Site reliability engineering (SRE) continues to gain popularity as organizations embrace hybrid cloud strategies and IT automation at scale. By applying software engineering principles to operations and infrastructure practices, SRE enables organizations to streamline and automate IT processes.
In the Dynatrace State of SRE Report: 2022 Edition, 88% of surveyed site reliability engineers (SREs) said there is now greater recognition of the strategic importance of their role in business success than there was three years ago. SRE is becoming an essential discipline in organizations that use DevOps (the combination of development and operations) and agile methodologies.
SRE adoption is growing, yet gaps remain. In order to unleash the innovation organizations need to evolve their SRE approaches. The report uncovers six site reliability engineering trends that will help organizations get the most from DevOps practices.

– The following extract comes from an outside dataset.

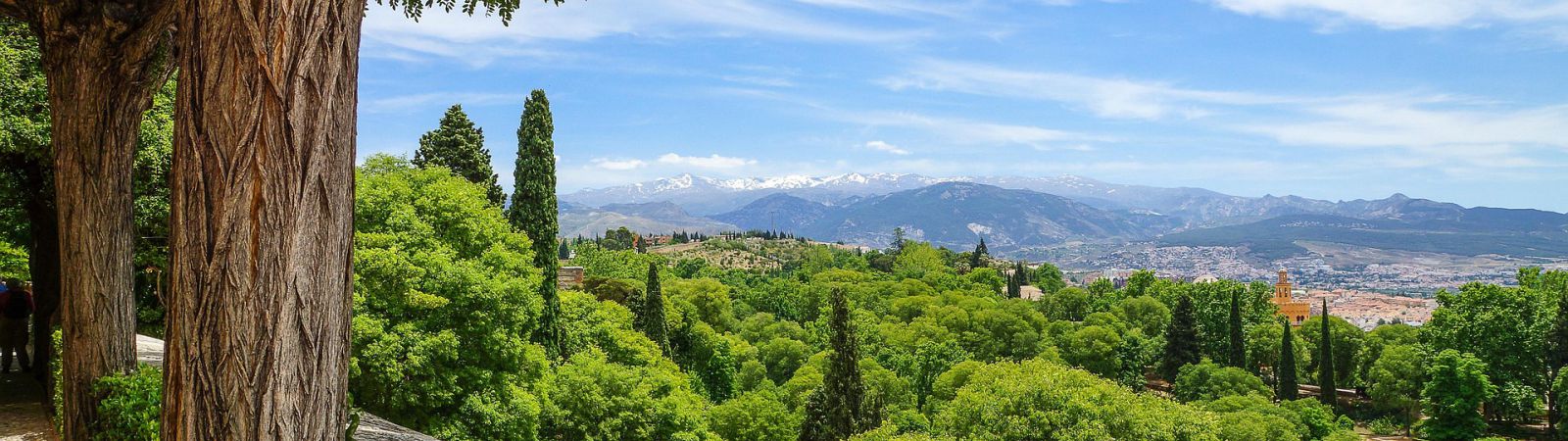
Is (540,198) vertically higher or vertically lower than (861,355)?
higher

1. MTTR reduction remains top of the list for SREs
SREs improve the reliability of production systems, and reducing mean-time-to-repair (MTTR) is their top priority. But research shows that 60% of SREs find they spend most of their time building and maintaining automation code. While increasing automation is a key goal, organizations will lose their derived efficiency if enablement is arduous and time-consuming.

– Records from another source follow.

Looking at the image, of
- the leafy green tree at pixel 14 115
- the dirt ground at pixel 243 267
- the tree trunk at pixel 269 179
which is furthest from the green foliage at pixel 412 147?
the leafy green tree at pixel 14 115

Much of the problem stems from how site reliability engineering teams build automation for DevOps workflows. Often, teams handle this on a case-by-case basis because their tooling doesn’t come with automation built in and doesn’t offer everything-as-code capabilities. As a result, they must build a layer of automation on top of their tooling.

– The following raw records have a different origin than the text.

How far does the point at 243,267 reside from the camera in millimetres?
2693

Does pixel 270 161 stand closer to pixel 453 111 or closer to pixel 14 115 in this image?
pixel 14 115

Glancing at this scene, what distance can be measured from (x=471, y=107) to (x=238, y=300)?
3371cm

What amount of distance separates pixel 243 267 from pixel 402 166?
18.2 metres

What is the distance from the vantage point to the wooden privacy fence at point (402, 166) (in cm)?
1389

Over time, this creates a complex web of code that becomes more difficult to scale across the DevOps pipeline. If SRE teams don’t identify a more efficient approach to DevOps from day one, they will undoubtedly find more of their time drained in the future. That time sink results in developers chasing down bugs and other code issues rather than focusing on strategic, revenue-generating work.
This underscores the need for SREs to work with DevOps teams, developers, and architects to ensure that software not only meets a business need but also is resilient and automatable by default. Enabling teams to easily integrate new automation capabilities with existing tools and workflows reduces manual effort and improves engineering practices.
2. A shift to SRE-driven engineering takes hold
More than half (51%) of SREs say they dedicate significant time to influencing architectural design decisions to improve reliability. This suggests that all departments have made progress toward SRE-driven engineering across to improve reliability, resiliency, and security. But there’s still a long way to go.
The most mature organizations embrace site reliability engineering practices that include developers who have fought the battles. They understand what it takes to build systems that can scale from 10 users to 1,000, or from 1 million to 10 million users. Integrating these developers with the design process provides insight that enables architects to incorporate reliability from day one.
3. Security is a core pillar of site reliability engineering
SREs are also making progress in extending organization-wide DevSecOps approaches to ensure organizations can restore systems quickly after discovering a vulnerability. More than two-thirds (68%) of SREs say they expect their role in security to become even more central in the future. This trend will increase as organizations continue using third-party libraries for cloud-native application development.
As the Log4Shell vulnerability demonstrated when it emerged in December 2021, third-party code libraries face significant security risks. Site reliability engineering teams are critical to identifying those flaws and eliminating them for fail-safe IT protection and to minimize cloud and third-party risks.
4. SREs need the freedom to experiment
While more than half (52%) of SREs dedicate significant of time to designing experiments and tests to reduce the risk of production failure, only 1 in 10 highlights this as their top priority.
Experimentation is critical to SRE. Teams still need to make progress to ensure they have more time available for these tasks. For SREs to deliver more strategic business value, engineers must streamline tasks that involve intensive manual effort.
5. SREs need the license to prioritize strategic work
Although experimentation falls relatively low on their priority list, 51% of SREs say they’re encouraged to experiment. In addition, only a quarter (26%) of organizations see incremental project failure as OK. The weak emphasis on experimentation highlights the many distractions SREs face, limiting the time they have to focus on it.
Organizations must consider new strategies that enable site reliability engineering teams to focus on more strategic tasks. That way, teams have more time to play. Team leaders also need to foster a culture that accepts failure and understands that the principle “fail fast, fail often” provides the greatest competitive edge.
Unshackle SRE teams from traditional organizational structures that view IT as a cost center and a burden. Organizations can’t benefit from lessons gained from IT mistakes without openness to failure.
6. Organizations recognize and reward site reliability engineering teams
SREs must be free to challenge accepted norms and set new benchmarks for innovation-led design and engineering practices. Many organizations are making strides in this direction and have methods for rewarding SRE teams’ successes.
Nearly a third (31%) use hackathons to devise new ways to improve reliability, offering prizes to winning SRE teams. These approaches are key to encouraging a culture of experimentation that promotes the strategic value of site reliability engineering for the business.
All six of these SRE trends can help your organization advance its SRE practices. Embrace experimentation and unleash exciting innovation.